* [What the exercise asks] Copy out the listing below, swapping every occurrence of "clock tower" for "bell tower" and keeping all other text unchanged.

* [Recorded data]
++++

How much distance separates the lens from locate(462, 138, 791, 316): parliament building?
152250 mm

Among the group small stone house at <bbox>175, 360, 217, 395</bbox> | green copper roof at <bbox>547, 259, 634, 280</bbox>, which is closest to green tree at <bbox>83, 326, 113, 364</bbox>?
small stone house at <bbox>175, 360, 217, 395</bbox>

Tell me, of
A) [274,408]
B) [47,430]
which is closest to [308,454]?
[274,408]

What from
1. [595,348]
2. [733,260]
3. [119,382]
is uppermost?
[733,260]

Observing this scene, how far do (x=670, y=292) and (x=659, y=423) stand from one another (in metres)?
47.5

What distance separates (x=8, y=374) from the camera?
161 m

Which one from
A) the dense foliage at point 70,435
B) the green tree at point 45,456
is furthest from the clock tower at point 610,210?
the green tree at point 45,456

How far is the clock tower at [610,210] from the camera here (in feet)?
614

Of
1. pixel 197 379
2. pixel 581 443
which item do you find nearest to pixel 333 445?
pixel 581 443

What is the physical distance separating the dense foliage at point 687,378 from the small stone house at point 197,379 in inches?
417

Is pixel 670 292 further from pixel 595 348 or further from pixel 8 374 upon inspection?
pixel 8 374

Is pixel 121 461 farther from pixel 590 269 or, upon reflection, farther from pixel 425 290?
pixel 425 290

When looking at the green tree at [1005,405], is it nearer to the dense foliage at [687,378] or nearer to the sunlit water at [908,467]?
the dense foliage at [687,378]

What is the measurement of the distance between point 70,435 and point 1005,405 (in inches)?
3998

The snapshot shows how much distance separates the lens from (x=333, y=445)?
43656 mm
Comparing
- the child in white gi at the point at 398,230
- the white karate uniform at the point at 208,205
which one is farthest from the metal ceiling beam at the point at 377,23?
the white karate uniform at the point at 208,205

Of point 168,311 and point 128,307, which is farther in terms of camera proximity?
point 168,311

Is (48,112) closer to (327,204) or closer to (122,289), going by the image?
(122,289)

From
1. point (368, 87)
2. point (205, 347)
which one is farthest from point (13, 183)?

++++

* [Response to this task]
How much distance separates the lens from locate(462, 138, 791, 316): parliament building?
152250 mm

Among the group small stone house at <bbox>175, 360, 217, 395</bbox> | green copper roof at <bbox>547, 259, 634, 280</bbox>, which is closest to green tree at <bbox>83, 326, 113, 364</bbox>?
small stone house at <bbox>175, 360, 217, 395</bbox>

Tell me, of
A) [274,408]
B) [47,430]
which is closest to [308,454]?
[274,408]

What from
1. [595,348]
2. [733,260]
3. [119,382]
is uppermost?
[733,260]

Observing this scene, how far do (x=670, y=292) and (x=659, y=423) stand from one another (in metres)?
47.5

What distance separates (x=8, y=374) from the camera?
161 m

Which one from
A) the dense foliage at point 70,435
B) the green tree at point 45,456
is furthest from the bell tower at point 610,210?
the green tree at point 45,456

How far is the bell tower at [610,210] from the camera here (in feet)?
614

Of
1. pixel 197 379
2. pixel 581 443
which item do you find nearest to pixel 333 445?
pixel 581 443

What is the physical distance separating the dense foliage at point 687,378 from the small stone house at point 197,379 in inches?
417

Is pixel 670 292 further from pixel 595 348 or further from pixel 8 374 upon inspection?
pixel 8 374

Is pixel 121 461 farther from pixel 590 269 or, upon reflection, farther from pixel 425 290?
pixel 425 290

When looking at the green tree at [1005,405], is it nearer to the dense foliage at [687,378] or nearer to the sunlit water at [908,467]?
the dense foliage at [687,378]

What is the measurement of the distance between point 70,435 and point 1005,405 (in inches)?
3998

The snapshot shows how much distance separates the lens from (x=333, y=445)?
43656 mm
Comparing
- the child in white gi at the point at 398,230
- the white karate uniform at the point at 208,205
which one is farthest from the metal ceiling beam at the point at 377,23?
the white karate uniform at the point at 208,205

Of point 168,311 and point 128,307, which is farther in terms of camera proximity?
point 168,311

Is (48,112) closer to (327,204) or closer to (122,289), going by the image?
(122,289)

From
1. point (368, 87)
2. point (205, 347)
which one is farthest from point (13, 183)?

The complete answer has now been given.